Había vuelto a iniciar la marcha. Ventura Méndez le oía hablar, se expresaba con claridad, sin titubeos.

—Mira que es bueno, esto que me explica, ¿dónde lo ha aprendido?, ¡no me diga! Hala, que yo sé lo que necesita usted, y que no basta con leer sino que también es necesario asimilar, hacer caso a los mayores.

La silueta negra de Benito Liesa se confundía con la tierra a la altura del Puente de Hierro. Sólo se veía su cara y las manos contra el fondo de la ladera. ¿Y además, dónde va a parar con eso?, ¿cree que hay algo nuevo bajo el sol?

¿Qué necesidad hay de resolver esos problemas?

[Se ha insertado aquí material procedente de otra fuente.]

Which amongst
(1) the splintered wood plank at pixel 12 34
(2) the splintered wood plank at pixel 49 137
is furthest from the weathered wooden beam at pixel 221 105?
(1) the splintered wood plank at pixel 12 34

Por ejemplo, se puede suponer que llegas a alguna conclusión. Ese orden que has establecido (porque todo está bien porque no hay que preocuparse) no va a durar más de un día o a lo sumo dos. Saldrás del cobertizo. En el cementerio el sol parecerá que te inunda, que entra en tu interior, ¡qué poca importancia tiene la luz! Hay sol por todas partes, sobre las piedras, las casas, los trajes y las personas y sobre tus manos también. Te empieza a resultar incómoda esa luz, es sólo un momento. Piensas que no hay otro motivo. Acaso porque en tu más remota juventud sucedió algo que no recuerdas. Probablemente hay una razón más simple. Es la realidad que te coge de improviso. Es difícil pasar de la vida inconsciente al mundo de verdad. Las cosas no son como se quieren que sean. Se imponen a pesar de uno. Habría sido más fácil inventar, mover, mover las cosas, y las personas, utilizando hilos como si se tratase de un guiñol. Hacer el mundo a la imagen y semejanza de uno. Todo ello es imposible. En eso consiste el esfuerzo o el trabajo, hay siempre una resistencia que vencer. Algunos hombres lo sabían. Marx dice que hay que cambiar la realidad del mundo, entrar en ella pero transformándola. Habla de acción, de movimiento. Yo creía al principio que era un movimiento intelectual, que la realidad se doblegaría a la imaginación y no es cierto. El mundo puede existir sin mí y no cambiaría. Al principio me parecía que todo lo que veía alrededor era un simple y puro objeto, que me circundaba. Nunca pensé que los otros también tenían su interioridad y que luchaban con todas sus fuerzas para no perderla. Esa influencia de los otros para no dejar de ser, para que se les vea y se les considere y se les escuche es lo que me hace daño. Las cosas también desde su interior respiran, se muestran y no se puede deformarlas a voluntad.